Please keep the images out and set down the data exactly as given.

● Stored data
※ ※ ※

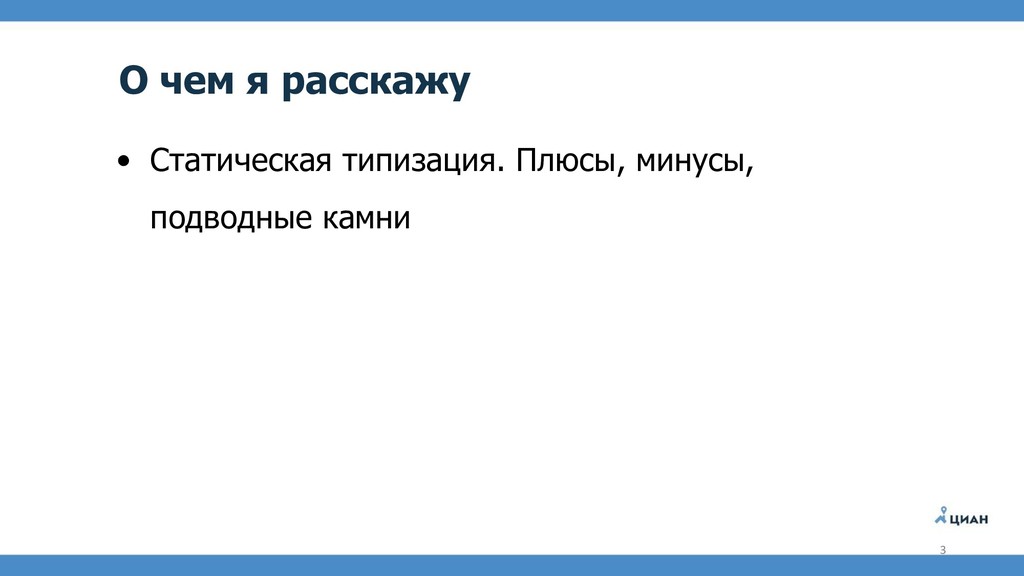 О чем я расскажу

• Статическая типизация. Плюсы, минусы, подводные камни

ЦИАН

3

※ ※ ※

● Written response
 О чем я расскажу

• Статическая типизация. Плюсы, минусы, подводные камни

ЦИАН

3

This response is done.